A least privileged user account must have the following permissions:

All Configurations (required to validate the other ACLs)

  • sys_user_has_role

  • security_acl_detail

  • sys_security_operation

Resource Grouping ACLs

  • cmdb_metadata_hosting

  • cmdb_metadata_reference

  • cmdb_metadata_containment

  • sys_dictionary

  • sys_dictionary.*

  • sys_glide_object

  • svc_ci_assoc (only if you are using the association table in any of the group configurations)

  • each table that is in the configuration json (cmdb_ci_vmware_instance for example)

Alerting ACLs:

  • sys_choice

  • sys_choice.*

  • sys_dictionary

  • sys_dictionary.*

  • sys_glide_object

  • each table that is in the configuration json if CI mapping is used (cmdb_ci_vmware_instance for example)

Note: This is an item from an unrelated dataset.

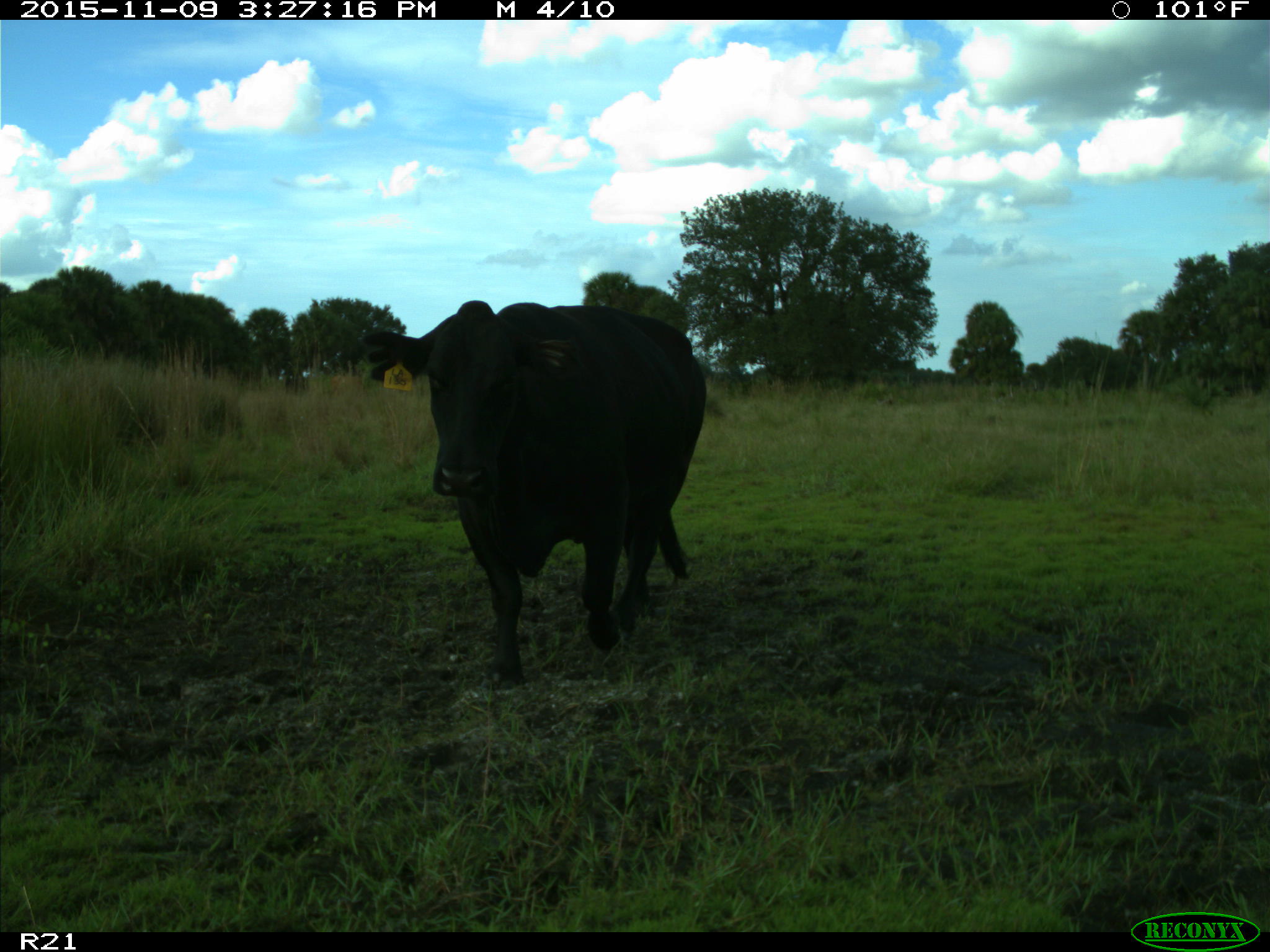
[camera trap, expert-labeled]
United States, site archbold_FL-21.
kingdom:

  • One of the following depending on which option is specified in your configuration file:

    • incident (read and write)

    • em_alert (read and write)

    • em_event (read and write)

CMDB Sync ACLs

  • sys_db_object

  • cmdb_reconciliation_definition

  • sys_choice

  • sys_choice.*

  • cmdb_rel_type

  • each table in Synced Resources (read and edit_ci_relations are always required, delete is required if using a configuration which deletes CIs when they are removed from or are Not Existing in VMware Aria Operations )

Role

  • itil

Note:

This is a requirement for getting metadata about the tables, which we need in order to determine data types, allowable columns, etc.